I recently rsync'd around 2.8TB between a RHE server (jfs fs) and a Netapps system. Did a 'du -sk' against each to verify the transfers: 2894932960 sources total, KB 2751664496 destination total, KB That's a 140GB discrepancy. Subsequent verbose rsyncs have turned up nothing that was not originally transferred. I often note similar behaviour with smaller transfers between servers with similar OS/fs combos and have always seen it to come extent with transfers between systems of any type. It's just that the usual discrepancies in this case are magnified greatly by the sheer volume of data. Needless to say, 140GB ...

  1. #1

    Default interfilesystem copies: large du diffs

    I recently rsync'd around 2.8TB between a RHE server (jfs fs) and a
    Netapps system. Did a 'du -sk' against each to verify the transfers:

    2894932960 sources total, KB
    2751664496 destination total, KB

    That's a 140GB discrepancy. Subsequent verbose rsyncs have turned up
    nothing that was not originally transferred.

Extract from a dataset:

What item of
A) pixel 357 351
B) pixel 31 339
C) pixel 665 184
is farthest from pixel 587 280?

    I often note similar behaviour with smaller transfers between servers
    with similar OS/fs combos and have always seen it to come extent with
    transfers between systems of any type. It's just that the usual
    discrepancies in this case are magnified greatly by the sheer volume of
    data. Needless to say, 140GB going missing would be a bit of a problem
    and it's not much fun picking through 2.8TB for MIA data.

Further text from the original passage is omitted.